RESTORATIVE-YIN YOGA involves supported body/mind relaxation. This is gentle, gentle yoga that promotes deep relaxation for stress reduction while also stretching and rehabilitating connective tissue.

Sunday, February 6, 2011

Refuge/Sharanam



Copyright Lance Kinseth, Bright Faith/Choshin, 2011

IN THE FIRST EXCELLENCE of yoga, we aspire to “come to the matt.”  This first step is much more than simply settling in and stilling “body and mind.” 

In preparing to begin our practice, we cross a threshold, stepping apart from the high-speed chatter of the everyday into sharanam—“refuge,” a place of safety, a shelter.  We settle ourselves, and calm, and surrender into this safe anchor.  We begin to allow history and future expectations to diminish in importance for a time.  We aspire to touch our true home—the present moment.  And by returns to this practice, the remarkable depth and reach and grace of the present moment may be opened.  

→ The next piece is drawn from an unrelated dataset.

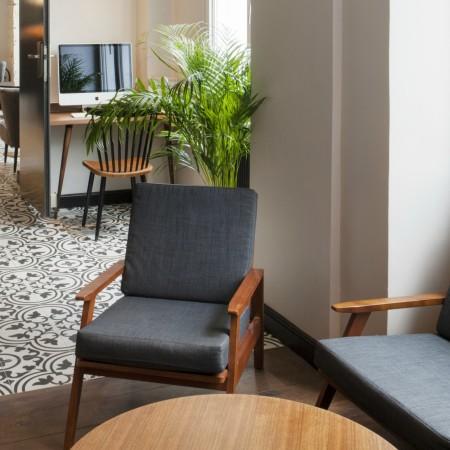 LEEM Wonen hotel in Parijs Andre Latin desk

Once settled, perhaps we bring our awareness to our breathing—to connect the mind to the body.  The breath is a wave and our awareness, a rider.  We allow our breathing to gradually draw our awareness inward.

Especially in the quietness and calmness of restorative yoga, we are offered time to listen to the body and to our immanent environment rather than “do” something to or for ourselves.  In restorative practice, we are offered an entire practice to take refuge in this sanctuary within ourselves.  By devotion to practice that aspire to sustain calmness and quietness, we can traverse deeply.  Deep within ourselves, we may experience an unbreakable landscape within us.  And touching this deep reserve of energy within us, we might experience opening a reservoir of luminous energy and, as a result, emit radiance.

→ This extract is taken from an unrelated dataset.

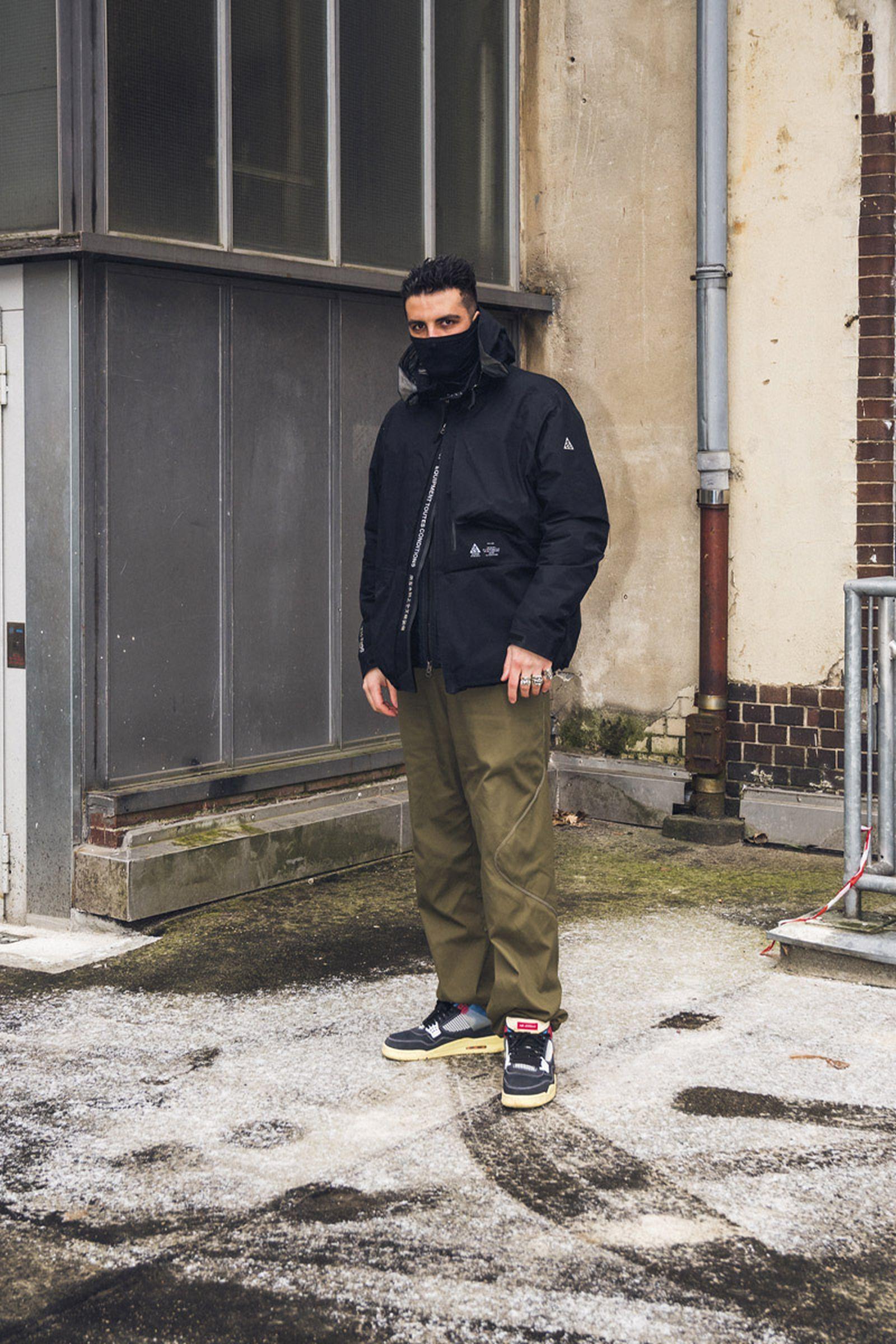 beinghunted-robert-smithson-not-in-paris-@kane-800x1200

Against the drudgery of the surrounding landscape of poverty, the established convents of Mother Theresa’s sisters of the Missionaries of Charity are purposefully elegant where possible, offering restorative refuge for those whose avocation offers unconditional kindness to others forgotten or overlooked by others and inhabiting a wretched landscape.  Similarly, we can take refuge in our practice, as Judith Lasater admonishes, as “an act of kindness toward oneself.”  By our returns to our practice, we can enter this refuge wherein we can replenish ourselves, no matter how difficult the everyday circumstances in which we might find ourselves.  But rather than being self-centered, the energy that we open in ourselves gradually blossoms into a broader practice of kindness to others and connection with others, and we may even begin to emit this kindness in a sense of calm radiance in the everyday that others can perceive.

Paradoxically, the more that we go deeply within, the more that we are opened and drawn beyond ourselves.  We begin to experience this unbreakable sanctuary within us as being gateless—not exclusively within.  Boundaries may begin to soften.  By returns to calm practices, even in just “coming to the matt,” our perception can open to connection, inclusion and wholeness that, in turn, contributes to the support and contentment of others—those who might be joining us in these moments in practice, those with whom we will interact in the coming hours and days, and those for whom we will advocate and perhaps never directly encounter.

When we come to the matt space, we take refuge in the entire universe.  No matter where we find ourselves, we are where our most elaborate our science is telling us we are—always center-point in the universe.  Wherever we find ourselves—in the moments of practice or in everyday life—we are offered this chance to deeply open the First Excellence of yoga, and take refuge/sharanam.  Remarkable, yet not special or exclusive, everywhere, we might enter that unbreakable terrain that we can then express, emitting radiance.